Now, does this prove that the storks deliver the babies? Obviously (or so we think) not. Just because two observable quantities correlate does in no way imply that one is the cause of the other. The more likely explanation is that both variables are affected by a common process (i.e., industrialization).

It is a common mistake to confuse correlation with causation. Another good example is to correlate drinking with heart attacks. This surely will correlate, but the story is more complex. Are there, e.g., patterns like drinkers tend to do less exercise than non-drinkers? So even if you have a good hypothesis why two variables are correlated, the correlation itself proves nothing.

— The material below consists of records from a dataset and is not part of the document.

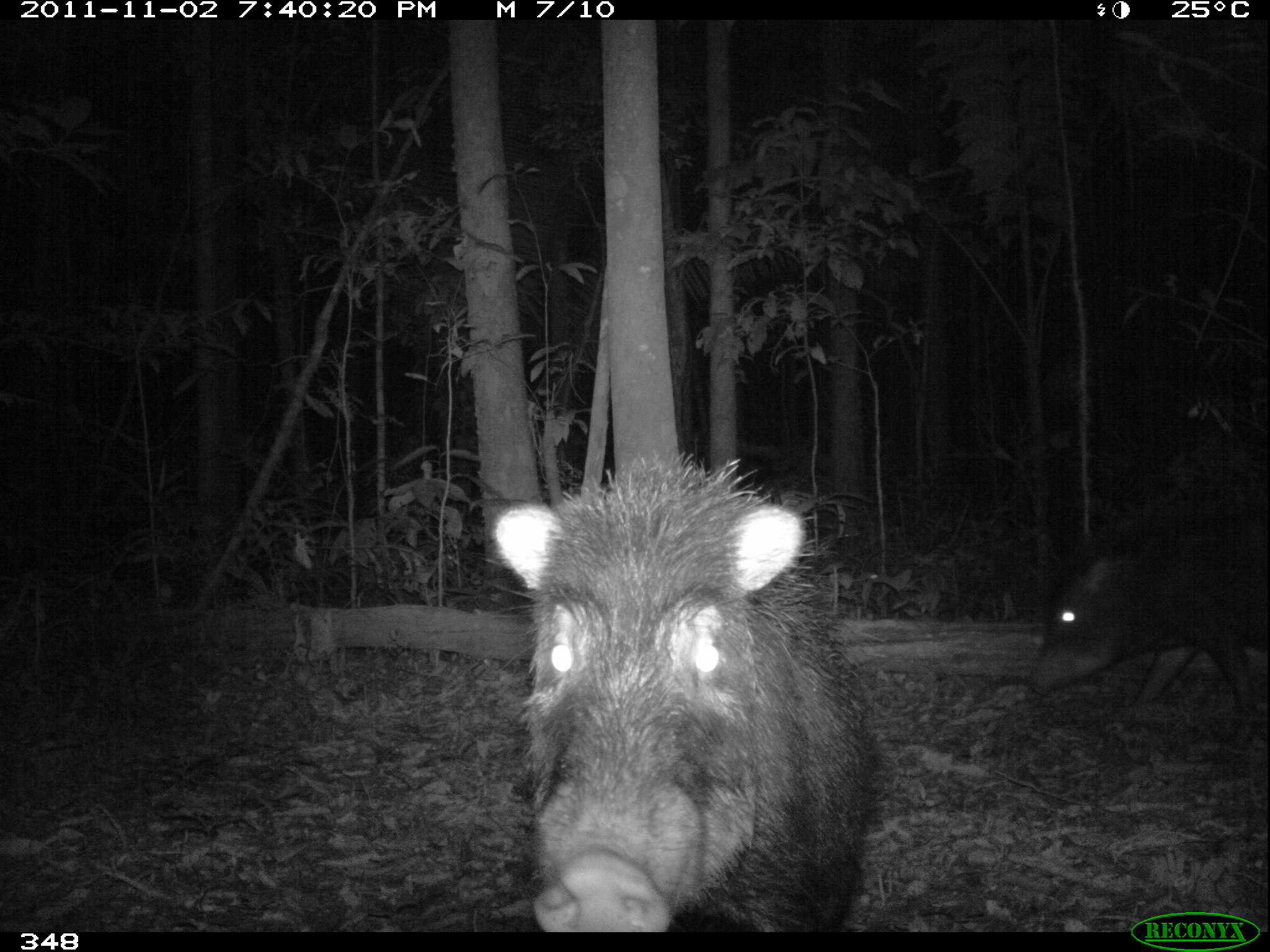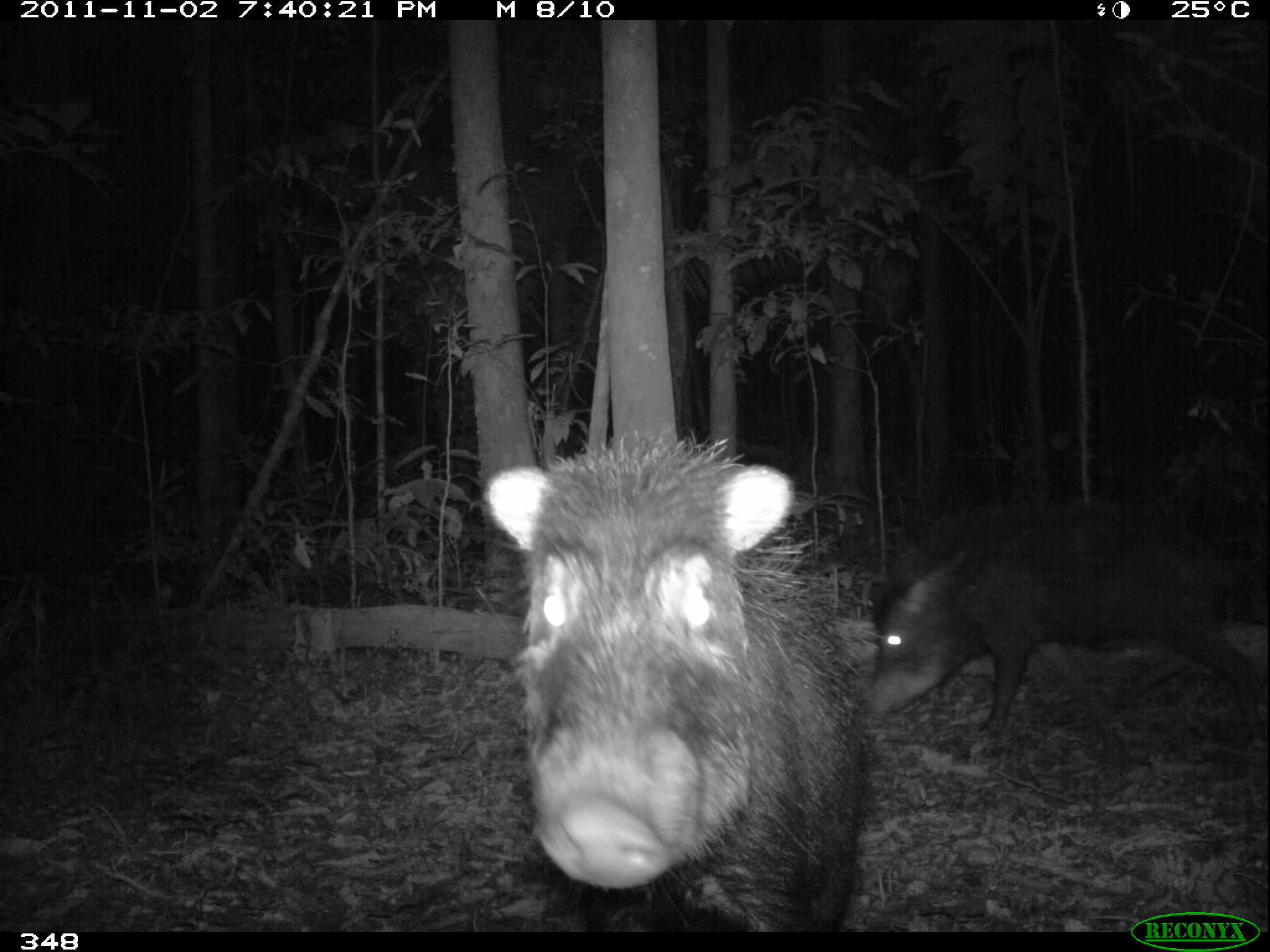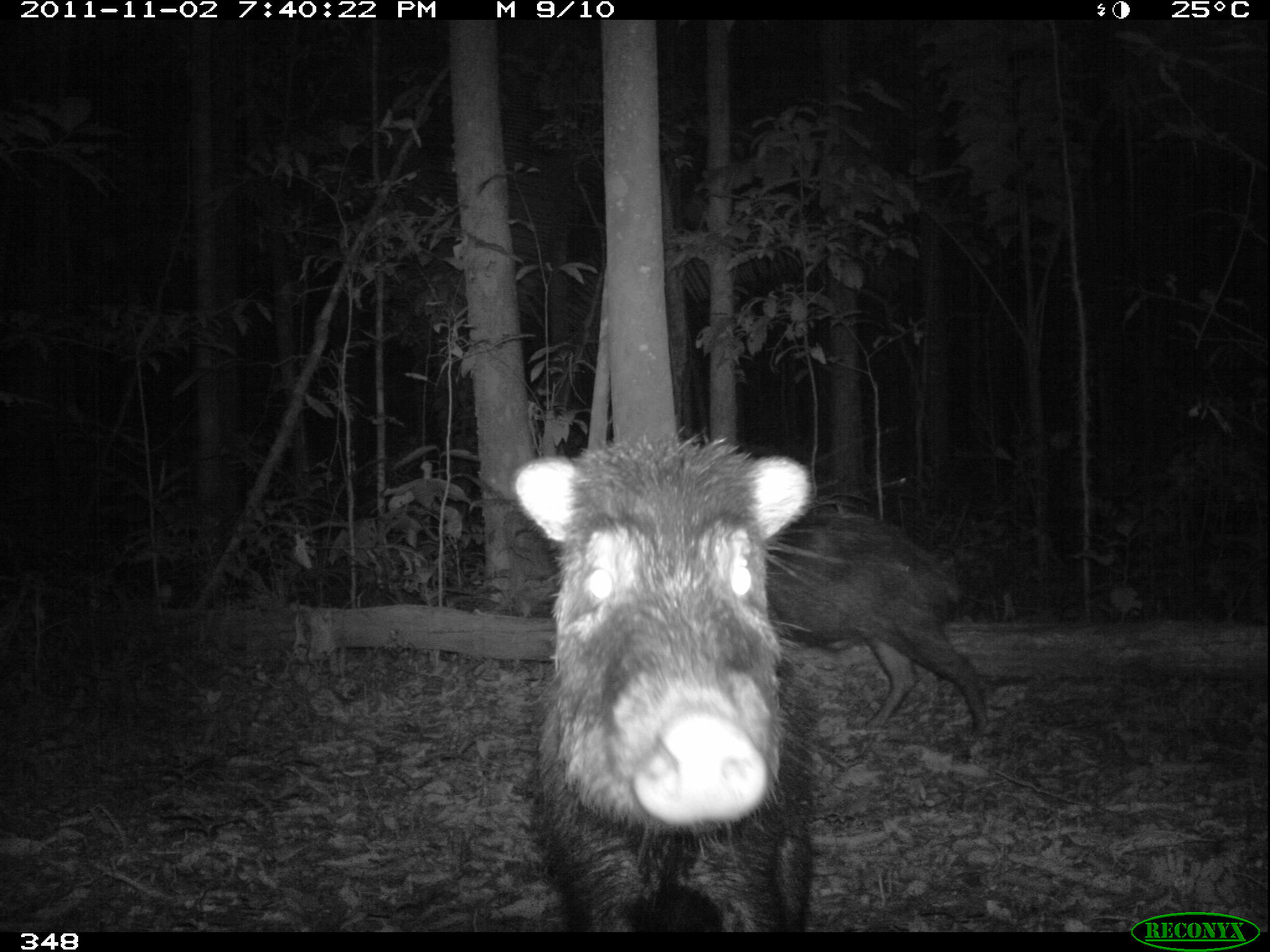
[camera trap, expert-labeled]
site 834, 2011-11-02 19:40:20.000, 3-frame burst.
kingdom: Animalia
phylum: Chordata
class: Mammalia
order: Artiodactyla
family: Tayassuidae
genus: Tayassu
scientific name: Tayassu pecari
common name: white-lipped peccary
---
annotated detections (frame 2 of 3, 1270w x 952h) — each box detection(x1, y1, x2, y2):
tayassu pecari: detection(480, 424, 873, 932); detection(858, 499, 1260, 756)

Irrespective of a causal relationship, we can express the correlation between two datasets as the Pearson Product Moment Correlation Coefficient (PPMC, typically called `r`) to describe the strength and direction of the relationship between two variables.   The PPMCC (lower case r) varies between +1 (perfect positive correlation) and -1 (perfect negative or inverse correlation). Correlations are described as weak if they are between +0.3 and -0.3, strong if they are greater than +0.7 or less than -0.7. Note, that correlation analysis makes no assumptions about the functional form between `y` (dependent variable) and `x` (independent variable). In other words, the PPMC says nothing about whether the correlation is linear, logarithmic, exponential etc.

We can use the `corr()` method of the pandas series object to calculate the PPMCC



In [1]:
import pandas as pd  # inport pandas as pd
import pathlib as pl

fn: str = "storks_vs_birth_rate.csv"  # file name
cwd: pl.Path = pl.Path.cwd()
fqfn: pl.Path = pl.Path(f"{cwd}/{fn}")

if not fqfn.exists():
    raise FileNotFoundError(f"Cannot find file {fqfn}")

df: pd.DataFrame = pd.read_csv(fn)  # read data
df.columns = ["Babies", "Storks"]  # replace column names 
b: pd.Series = df["Babies"]
s: pd.Series = df["Storks"]

print(f" r = {s.corr(b):.2f}")

So we can confirm that the number of babies and storks correlate.



### Understanding the results of a linear regression analysis



Linear regression analysis takes correlation analysis one step further and determines how well a linear function (e.g., a straight line) can describe the relation between x and y.  The equation of a straight line `y = mx +b` is fitted to the scatter of data by changing `a` and `m` in such a way that the difference between the measured data and the model prediction is minimized.

The Coefficient of Determination or r<sup>2</sup> expresses how well a sloping straight line can explain the correlation between the dependent (y) and a single independent (x) variable. In the above figure, r<sup>2</sup> = 0.38, which means that 38% of the new-born babies could be explained by a linear correlation with the number of storks.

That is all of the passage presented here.